Jangan sampai kesalahan yang sama terulang seperti pada proses penyususanan UU Cipta Kerja dan Revisi UU KPK yang menciderai Partisipasi Masyarakat. Apabila ditelaah kembali bahwa pertimbangan Hakim Mahkamah Konstitusi pada putusanya nomor 91/PUU-XVIII/2020, UU Cipta Kerja diputuskan hakim MK Inkonstituisonal bersyarat karena dalam proses pembentukanya tidak memenuhi unsur keterbukaan dan minim partisipasi publik dengan kata lain bertentangan dengan asas-asas pembentukan peraturan perundang-undangan. Revisi UU P3 seharusnya tidak ditujukan sebatas formalitas untuk menjalankan Putusan MK Nomor 91/PUU-XVIII/2020. Revisi UU P3 semestinya dilihat sebagai upaya perbaikan tata kelola regulasi secara menyeluruh sesuai dengan kebutuhan pembentukan hukum saat ini.
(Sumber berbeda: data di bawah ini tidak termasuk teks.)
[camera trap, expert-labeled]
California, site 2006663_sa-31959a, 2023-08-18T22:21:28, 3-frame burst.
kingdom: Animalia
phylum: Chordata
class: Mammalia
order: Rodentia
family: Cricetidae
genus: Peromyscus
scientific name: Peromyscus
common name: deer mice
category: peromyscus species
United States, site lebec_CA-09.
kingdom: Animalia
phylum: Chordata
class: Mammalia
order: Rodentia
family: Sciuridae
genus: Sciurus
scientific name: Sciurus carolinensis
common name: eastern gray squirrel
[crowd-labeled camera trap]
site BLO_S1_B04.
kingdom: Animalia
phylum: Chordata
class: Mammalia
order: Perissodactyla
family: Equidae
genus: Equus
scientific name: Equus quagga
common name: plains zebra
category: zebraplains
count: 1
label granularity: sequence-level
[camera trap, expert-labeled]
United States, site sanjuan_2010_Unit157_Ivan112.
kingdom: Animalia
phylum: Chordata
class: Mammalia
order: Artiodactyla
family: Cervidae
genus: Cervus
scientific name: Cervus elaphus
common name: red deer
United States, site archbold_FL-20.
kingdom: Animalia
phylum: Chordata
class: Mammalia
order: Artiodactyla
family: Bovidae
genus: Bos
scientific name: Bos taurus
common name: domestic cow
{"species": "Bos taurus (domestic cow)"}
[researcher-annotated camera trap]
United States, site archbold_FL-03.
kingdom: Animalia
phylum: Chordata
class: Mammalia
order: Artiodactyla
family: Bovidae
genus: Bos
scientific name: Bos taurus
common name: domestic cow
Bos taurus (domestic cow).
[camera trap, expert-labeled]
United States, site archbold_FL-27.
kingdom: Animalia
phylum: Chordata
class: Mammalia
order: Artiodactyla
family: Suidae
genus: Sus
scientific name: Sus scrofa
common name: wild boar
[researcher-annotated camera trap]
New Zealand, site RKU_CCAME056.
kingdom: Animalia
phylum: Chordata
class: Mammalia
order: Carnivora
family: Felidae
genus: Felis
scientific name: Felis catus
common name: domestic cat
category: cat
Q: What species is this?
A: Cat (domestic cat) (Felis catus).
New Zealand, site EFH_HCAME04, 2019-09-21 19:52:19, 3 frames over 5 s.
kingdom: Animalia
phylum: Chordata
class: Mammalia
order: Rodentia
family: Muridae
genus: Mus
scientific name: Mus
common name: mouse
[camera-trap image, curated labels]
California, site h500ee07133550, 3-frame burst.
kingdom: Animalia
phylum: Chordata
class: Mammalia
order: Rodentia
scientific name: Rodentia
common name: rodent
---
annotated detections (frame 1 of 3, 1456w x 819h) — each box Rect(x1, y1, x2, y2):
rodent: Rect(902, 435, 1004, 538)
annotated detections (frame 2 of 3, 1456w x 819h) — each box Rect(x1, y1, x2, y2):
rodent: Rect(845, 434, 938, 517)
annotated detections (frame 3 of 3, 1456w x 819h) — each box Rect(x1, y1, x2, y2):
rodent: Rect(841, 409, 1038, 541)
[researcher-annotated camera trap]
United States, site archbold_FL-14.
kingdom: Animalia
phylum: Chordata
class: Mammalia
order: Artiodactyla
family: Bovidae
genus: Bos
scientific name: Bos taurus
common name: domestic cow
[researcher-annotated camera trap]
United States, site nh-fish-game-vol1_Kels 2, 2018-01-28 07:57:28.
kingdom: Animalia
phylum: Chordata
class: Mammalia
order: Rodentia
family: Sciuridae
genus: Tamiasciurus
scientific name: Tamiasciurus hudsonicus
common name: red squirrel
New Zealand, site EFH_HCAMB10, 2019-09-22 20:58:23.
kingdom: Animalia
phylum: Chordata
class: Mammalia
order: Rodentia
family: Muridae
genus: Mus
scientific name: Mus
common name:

Menurut hemat penulis masih ada waktu untuk sebaiknya DPR dan Pemerintah mengatur kembali langkahnya serta mereformulasi tujuan utama dalam merevisi UU P3, momentum perubahan UU P3 harus mampu mengakomodir secara menyeluruh permasalahan berkaitan dengan pembentukan peraturan perundang-undangan di negeri ini. Cukup sekali publik melihat proses legislasi yang bisa dikatakan tidak taat asas peraturan perundang-undangan dan tidak untuk kedua kalinya melihat DPR dan Pemerintah jatuh pada lubang yang sama dalam proses pembentukan undang-undang.
Kegagalan memaknai asas-asas pembentukan peraturan perundang-undangan terutama asas keterbukaan dan partisipasi publik seperti pada UU Cipta Kerja, seharusnya dijadikan pengingat bagi pembuat undang-undang untuk memperhatikan asas keterbukaan dan partisipasi publik dalam proses legislasi. Karena sejatinya pembentukan hukum harus sesuai dan mampu memenuhi kebutuhan hukum masyarakat, sehingga diharapkan bisa mencapai tujuan dari hukum itu sendiri yakni, kepastian, kemanfaatan, dan keadilan bagi masyarakat.
*Penulis merupakan Ketua DPC Perhimpunan Mahasiswa Hukum Indonesia (Permahi) Babel.